Friday, April 5, 2013

The operation and the hospital--and after!


I’m back and it’s done and dusted. Thank God. Yes, I did have last minute thoughts about the whole process, my reasons for embarking on this journey. I thought about what had led up to the necessity of having the gastric sleeve and it was a no brainer. Simply put----for me it was either do this or face up to the strong possibility of having along slow demise with lots of complications. I am who I am and this way is the best for me---simple---end of discussion!           

We packed my bag and headed for the hospital----the Ascot. Remember I have to pay for this (with a little help from my insurance) because the free public system says I am too old but don’t accept that by doing it they would save much more money down the line with the complications of a ‘fattening’ New Zealand population.
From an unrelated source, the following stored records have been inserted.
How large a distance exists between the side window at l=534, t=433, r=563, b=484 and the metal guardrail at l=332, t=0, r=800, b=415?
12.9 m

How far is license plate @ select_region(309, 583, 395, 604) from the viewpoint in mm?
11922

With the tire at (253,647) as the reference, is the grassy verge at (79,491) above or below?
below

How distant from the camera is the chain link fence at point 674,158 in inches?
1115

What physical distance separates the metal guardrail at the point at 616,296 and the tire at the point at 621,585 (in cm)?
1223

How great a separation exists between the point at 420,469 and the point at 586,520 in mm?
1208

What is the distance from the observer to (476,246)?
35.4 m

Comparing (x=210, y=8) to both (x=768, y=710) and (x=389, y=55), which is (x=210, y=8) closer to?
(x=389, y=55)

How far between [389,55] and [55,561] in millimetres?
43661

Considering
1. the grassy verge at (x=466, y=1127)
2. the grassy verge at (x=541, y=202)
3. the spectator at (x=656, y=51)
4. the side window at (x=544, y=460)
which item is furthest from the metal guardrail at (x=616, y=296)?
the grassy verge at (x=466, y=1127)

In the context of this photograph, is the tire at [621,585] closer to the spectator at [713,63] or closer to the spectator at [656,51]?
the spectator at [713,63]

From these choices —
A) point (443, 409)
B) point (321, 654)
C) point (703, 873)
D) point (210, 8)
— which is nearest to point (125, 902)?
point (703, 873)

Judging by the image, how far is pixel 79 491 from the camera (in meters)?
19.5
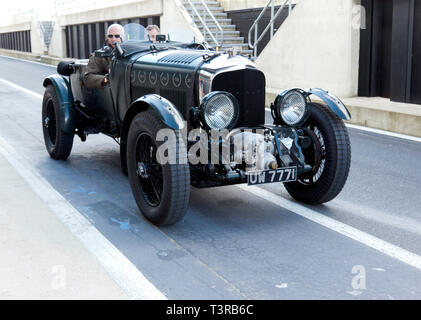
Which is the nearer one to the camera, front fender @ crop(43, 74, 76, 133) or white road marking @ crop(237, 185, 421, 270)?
white road marking @ crop(237, 185, 421, 270)

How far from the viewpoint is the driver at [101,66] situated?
22.4ft

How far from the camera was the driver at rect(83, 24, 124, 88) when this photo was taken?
6824 mm

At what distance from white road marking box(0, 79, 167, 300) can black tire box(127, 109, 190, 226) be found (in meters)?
0.51

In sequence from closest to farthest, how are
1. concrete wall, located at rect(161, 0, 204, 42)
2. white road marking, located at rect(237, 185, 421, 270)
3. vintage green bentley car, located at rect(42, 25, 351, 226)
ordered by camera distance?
white road marking, located at rect(237, 185, 421, 270), vintage green bentley car, located at rect(42, 25, 351, 226), concrete wall, located at rect(161, 0, 204, 42)

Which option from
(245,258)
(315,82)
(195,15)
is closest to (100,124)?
(245,258)

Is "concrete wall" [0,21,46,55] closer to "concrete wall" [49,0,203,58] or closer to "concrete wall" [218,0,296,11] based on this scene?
"concrete wall" [49,0,203,58]

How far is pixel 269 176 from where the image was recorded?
192 inches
We arrived early, a mistake on my part. Actually they didn’t mind as they had to put me through quite a lot of questions and kept getting interrupted. I changed into a backwards facing blue gown (see the pictures) and was placed in a very comfortable bed with lots of warm bubbly stuff over me with pulsating wrappers on my legs. I relaxed into the procedure and the surgeon and anaesthetist came to see me (I think?) From the point that he put a needle into me----it all happened and I woke up in a recovery ward. I remember vaguely calling someone ‘Vladimir’ and asking to stay there because the people looked nice and friendly. God knows what else I said, but the nurses who took me to my nice little private room overlooking the racecourse had some wry smiles on their faces. They said I had asked why Perdy couldn’t stay with me.
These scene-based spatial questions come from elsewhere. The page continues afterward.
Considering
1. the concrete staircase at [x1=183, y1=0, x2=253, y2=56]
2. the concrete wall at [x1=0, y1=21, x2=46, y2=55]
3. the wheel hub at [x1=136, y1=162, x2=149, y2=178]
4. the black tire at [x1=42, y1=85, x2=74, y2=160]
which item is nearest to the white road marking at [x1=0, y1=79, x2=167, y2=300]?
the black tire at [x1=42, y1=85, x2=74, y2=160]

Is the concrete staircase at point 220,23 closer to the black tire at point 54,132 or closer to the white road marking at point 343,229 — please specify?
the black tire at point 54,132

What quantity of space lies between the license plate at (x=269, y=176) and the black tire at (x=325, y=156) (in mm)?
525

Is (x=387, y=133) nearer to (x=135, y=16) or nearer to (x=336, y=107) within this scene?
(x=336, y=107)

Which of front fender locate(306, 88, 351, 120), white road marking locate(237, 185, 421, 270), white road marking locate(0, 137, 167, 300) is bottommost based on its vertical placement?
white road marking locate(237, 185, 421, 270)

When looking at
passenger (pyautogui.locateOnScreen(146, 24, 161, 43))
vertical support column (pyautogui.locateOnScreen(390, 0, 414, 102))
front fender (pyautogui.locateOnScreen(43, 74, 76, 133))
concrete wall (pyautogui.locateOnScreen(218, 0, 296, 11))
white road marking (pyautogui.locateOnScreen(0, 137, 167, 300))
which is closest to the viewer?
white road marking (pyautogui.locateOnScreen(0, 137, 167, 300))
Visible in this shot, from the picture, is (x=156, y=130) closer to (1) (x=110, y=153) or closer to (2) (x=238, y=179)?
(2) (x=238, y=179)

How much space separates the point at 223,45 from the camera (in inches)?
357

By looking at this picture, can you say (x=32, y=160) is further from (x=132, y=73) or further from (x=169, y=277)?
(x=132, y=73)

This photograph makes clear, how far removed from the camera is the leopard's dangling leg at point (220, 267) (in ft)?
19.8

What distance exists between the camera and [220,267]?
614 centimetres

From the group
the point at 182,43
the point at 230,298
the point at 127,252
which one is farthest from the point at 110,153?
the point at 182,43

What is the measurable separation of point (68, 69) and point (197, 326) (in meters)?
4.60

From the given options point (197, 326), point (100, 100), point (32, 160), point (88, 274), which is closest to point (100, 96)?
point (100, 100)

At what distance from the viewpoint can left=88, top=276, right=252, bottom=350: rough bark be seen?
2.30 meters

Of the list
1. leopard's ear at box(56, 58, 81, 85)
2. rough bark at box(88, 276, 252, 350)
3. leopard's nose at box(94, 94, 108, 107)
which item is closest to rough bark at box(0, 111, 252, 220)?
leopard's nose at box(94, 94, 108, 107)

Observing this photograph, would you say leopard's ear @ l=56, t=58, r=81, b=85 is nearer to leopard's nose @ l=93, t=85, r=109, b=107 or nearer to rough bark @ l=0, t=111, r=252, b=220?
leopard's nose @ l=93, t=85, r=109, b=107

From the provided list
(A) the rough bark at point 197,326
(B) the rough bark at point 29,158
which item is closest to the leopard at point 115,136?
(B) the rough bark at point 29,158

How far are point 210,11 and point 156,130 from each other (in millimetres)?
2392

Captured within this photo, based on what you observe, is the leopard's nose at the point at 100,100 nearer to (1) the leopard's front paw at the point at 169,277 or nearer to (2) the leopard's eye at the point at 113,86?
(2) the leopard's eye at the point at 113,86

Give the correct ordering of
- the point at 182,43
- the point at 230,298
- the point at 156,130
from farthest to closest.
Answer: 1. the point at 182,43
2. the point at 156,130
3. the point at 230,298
I was visited by the surgeon once I had settled onto my bed in the room and he told me that everything went well and that I did not have a hiatus hernia. From then on for the next 36 hours it was all about getting me ready to leave. The nurses were lovely and yes, I did have my favourites. I was encouraged to get onto my feet almost immediately so I made it a habit to wander around the floor, regularly getting lost and needing direction back to my lovely room.
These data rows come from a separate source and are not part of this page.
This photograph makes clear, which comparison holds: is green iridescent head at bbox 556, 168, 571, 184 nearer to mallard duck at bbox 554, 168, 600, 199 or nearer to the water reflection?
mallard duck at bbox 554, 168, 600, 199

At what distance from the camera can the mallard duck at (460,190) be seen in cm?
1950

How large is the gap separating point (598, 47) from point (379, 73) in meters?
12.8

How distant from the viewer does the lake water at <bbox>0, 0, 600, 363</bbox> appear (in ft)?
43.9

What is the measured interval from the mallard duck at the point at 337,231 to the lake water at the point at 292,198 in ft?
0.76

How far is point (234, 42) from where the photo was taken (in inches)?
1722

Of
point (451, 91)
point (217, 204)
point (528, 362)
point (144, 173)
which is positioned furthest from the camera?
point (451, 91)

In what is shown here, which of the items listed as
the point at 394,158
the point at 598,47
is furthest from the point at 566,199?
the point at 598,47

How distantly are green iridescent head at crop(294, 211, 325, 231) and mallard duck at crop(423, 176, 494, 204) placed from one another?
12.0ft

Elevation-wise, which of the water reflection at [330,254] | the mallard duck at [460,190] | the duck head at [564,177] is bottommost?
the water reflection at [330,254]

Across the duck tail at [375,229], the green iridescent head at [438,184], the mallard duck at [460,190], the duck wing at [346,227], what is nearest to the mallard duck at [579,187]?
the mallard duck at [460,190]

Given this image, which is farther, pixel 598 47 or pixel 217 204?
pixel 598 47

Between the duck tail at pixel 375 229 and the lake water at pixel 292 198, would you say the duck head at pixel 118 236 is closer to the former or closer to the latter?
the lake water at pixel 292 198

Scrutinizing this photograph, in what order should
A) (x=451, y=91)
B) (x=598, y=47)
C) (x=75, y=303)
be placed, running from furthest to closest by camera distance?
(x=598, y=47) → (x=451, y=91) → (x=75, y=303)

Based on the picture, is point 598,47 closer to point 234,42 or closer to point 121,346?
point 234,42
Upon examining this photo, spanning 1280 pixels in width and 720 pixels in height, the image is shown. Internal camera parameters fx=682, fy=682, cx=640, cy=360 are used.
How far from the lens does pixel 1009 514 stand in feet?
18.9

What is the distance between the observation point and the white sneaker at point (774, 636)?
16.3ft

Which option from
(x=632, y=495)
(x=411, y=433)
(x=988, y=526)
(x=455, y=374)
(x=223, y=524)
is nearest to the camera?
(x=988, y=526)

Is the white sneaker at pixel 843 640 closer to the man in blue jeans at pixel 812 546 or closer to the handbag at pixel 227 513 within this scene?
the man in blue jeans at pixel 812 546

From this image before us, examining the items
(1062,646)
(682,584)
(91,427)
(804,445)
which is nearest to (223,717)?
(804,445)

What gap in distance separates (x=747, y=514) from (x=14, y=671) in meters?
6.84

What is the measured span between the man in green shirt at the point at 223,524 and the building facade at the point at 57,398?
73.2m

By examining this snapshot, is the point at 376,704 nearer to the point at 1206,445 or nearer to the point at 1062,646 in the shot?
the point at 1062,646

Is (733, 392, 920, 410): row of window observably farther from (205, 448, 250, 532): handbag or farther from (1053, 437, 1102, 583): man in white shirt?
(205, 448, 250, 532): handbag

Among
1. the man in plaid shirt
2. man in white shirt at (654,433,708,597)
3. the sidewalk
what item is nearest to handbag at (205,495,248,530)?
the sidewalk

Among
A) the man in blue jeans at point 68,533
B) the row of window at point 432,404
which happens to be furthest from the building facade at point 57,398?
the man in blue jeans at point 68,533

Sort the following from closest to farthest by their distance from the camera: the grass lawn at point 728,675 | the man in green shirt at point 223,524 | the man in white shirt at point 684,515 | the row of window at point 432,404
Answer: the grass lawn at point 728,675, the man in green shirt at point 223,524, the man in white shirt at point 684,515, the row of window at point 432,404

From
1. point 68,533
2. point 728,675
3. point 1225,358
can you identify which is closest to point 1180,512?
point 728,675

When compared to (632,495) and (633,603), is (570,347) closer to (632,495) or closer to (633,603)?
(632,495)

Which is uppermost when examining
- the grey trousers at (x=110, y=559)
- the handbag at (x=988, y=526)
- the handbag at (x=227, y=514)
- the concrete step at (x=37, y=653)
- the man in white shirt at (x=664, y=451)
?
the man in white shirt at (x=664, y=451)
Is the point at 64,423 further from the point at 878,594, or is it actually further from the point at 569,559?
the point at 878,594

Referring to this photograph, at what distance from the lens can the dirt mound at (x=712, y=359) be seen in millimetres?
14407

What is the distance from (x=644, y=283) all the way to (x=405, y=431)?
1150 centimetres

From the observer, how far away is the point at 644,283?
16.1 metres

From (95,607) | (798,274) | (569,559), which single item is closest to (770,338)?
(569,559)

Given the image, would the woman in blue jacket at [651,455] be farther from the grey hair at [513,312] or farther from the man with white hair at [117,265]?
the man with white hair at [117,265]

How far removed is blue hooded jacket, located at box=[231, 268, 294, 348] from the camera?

The operation took place at 3 pm on Thursday and I spent the rest of that day, taking medication, having my blood pressure taken every so often and having blood sugar tests. They immediately said that I know longer needed my drugs for diabetes and that the blood pressure pills will be lowered very soon.

Guess what---I was not hungry in the slightest. I heard the ladies delivering what seemed like very nice food to other rooms. I was encouraged to drink (sip) about one and a half litres of water. I managed that quite well. That night I was up a bit and had to sleep almost sitting up. I eventually got to sleep and morning came soon enough.

Friday was more of the same. Medication, injections for clotting and God knows what else. I was comfortable though. Lunch came but it was almost inedible for me. Somehow they brought a creamy chicken soup and yogurt. They said, ‘just sip what you can.’ No way could I eat that soup, but I managed a tiny bit of the yogurt without any dire results.  More medication and wandering around the floor. More smiles as I got lost yet again, but the walking did me good. They had discarded the stockings that were meant to prevent clotting and also the machine that pumped all night to inflate something wrapped around my legs. Actually, several times in the night I thought that Perdy was in bed. It felt like her little body moving against my legs, just like she does at home. Dinner was the same and they made the same mistake. Stuff that soup. I ate the yogurt.

Friday morning arrived and more of the same but the only difference was that I was due to leave. The surgeon visited again and told me how well I had done. Janice (my sister) came and after receiving my final instructions I was let lose. I had a wonderful surprise when I got home. The bedroom looked fantastic. It was clean and dusted and de-cluttered. Lovely!

Now, I am going for a walk around the mall. That is what I must do---be active within sensible parameters. Perdy will get a walk later with Rio. I can take her tomorrow.

Wow---all this in 48 hours. Things have changed eh. Now I look forward to making a speedy recovery. Thanks to all of you for your encouragement and kind thoughts. Lots of love

Neil

 

after Optifast Lost about 12 KGS)
My legs were continually pumped to help with circulation.
There are 5 holes (just 4 visible) where they 'went in.'  Yeah In know---ugly sight!
That bed was quite good, actually.

Wednesday, April 3, 2013

The day after tomorrow will be a new dawn!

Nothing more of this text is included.